ありていに言えば、「セックス」という概念を、毛も生えていない小学校4年生にわかるように伝えなさいという命令をおじいさんに下してしまった訳である。
おじいさんは普段から一切下ネタを言わない。ひとつだけ満州で体験したスゴイ下ネタがあるけれど、それ以外は一切口にしない。

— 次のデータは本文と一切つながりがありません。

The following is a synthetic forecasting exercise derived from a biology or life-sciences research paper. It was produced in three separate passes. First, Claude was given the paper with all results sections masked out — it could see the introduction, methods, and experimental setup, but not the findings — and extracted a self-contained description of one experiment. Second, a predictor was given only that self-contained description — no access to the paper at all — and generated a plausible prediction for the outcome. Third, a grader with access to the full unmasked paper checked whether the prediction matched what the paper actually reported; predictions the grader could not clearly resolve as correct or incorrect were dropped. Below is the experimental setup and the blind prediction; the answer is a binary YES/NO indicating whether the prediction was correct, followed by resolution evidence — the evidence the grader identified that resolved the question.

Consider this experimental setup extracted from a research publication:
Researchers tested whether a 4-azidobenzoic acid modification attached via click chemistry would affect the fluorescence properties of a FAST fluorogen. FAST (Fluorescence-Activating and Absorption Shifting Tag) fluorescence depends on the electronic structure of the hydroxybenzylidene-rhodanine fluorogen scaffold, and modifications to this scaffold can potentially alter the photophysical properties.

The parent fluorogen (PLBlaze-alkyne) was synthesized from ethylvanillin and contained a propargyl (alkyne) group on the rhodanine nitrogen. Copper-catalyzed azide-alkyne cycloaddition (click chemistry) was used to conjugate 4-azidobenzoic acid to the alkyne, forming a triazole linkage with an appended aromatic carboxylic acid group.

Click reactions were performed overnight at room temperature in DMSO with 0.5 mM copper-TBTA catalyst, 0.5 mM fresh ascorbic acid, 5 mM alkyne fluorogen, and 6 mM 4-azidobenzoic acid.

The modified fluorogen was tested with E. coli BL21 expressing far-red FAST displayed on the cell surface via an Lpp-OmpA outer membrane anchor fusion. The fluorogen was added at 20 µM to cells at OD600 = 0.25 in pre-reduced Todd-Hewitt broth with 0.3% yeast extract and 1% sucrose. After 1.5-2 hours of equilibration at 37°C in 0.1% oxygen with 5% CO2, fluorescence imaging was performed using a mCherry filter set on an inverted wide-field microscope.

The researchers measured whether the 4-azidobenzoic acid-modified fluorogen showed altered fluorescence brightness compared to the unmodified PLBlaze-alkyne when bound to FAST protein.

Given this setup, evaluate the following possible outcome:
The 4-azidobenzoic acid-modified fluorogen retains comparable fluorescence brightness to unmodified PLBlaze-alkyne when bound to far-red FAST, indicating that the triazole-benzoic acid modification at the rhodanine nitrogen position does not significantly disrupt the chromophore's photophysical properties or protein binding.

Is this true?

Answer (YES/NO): NO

※満州で体験したスゴイ下ネタ:キリキリに冷えた満州の冬、宿舎の中にトイレがないので外の森でしゃがみこみ、やっとのことでスッキリしたと思ったら、森のあちらこちらから「ドドドドド…」という足音が迫ってくる。それは野生のイノシシで、おじいさんが出したものを食べにやってくるのだ。おじいさんは、尻を丸出しにして逃げ出した。
「おじいさん、エイズってどうやったら伝染るの?」
と無垢に問う僕に対してしばらくの間ニコニコと笑っていたおじいさんは、やおら両手を僕の目の前に差し出し、しゃりしゃりしゃり…と音を立てながら、手のひらを擦りあわせた。鉄工場を営んでいた肉と皮の厚い手で、しゃりしゃりしゃり。満面の笑みで、おじいさんは手を擦り続けた。
おじいさんは、手を擦り合わせるジェスチャーによって、セックスを表現していたのだった。昔はそういう表現方法があったのかもしれないけれど、僕は寡聞にして知らない。当時の僕もわからなかったから、話題は自然と終わってしまった。
そんなことがあったから、今でも折にふれて手を揉む動作をしている人を見ると、おじいさんの不思議と堂々とした満面の笑顔を思いだす。ついでに、セックスという概念もちらりと頭をよぎるから、困ったものだ。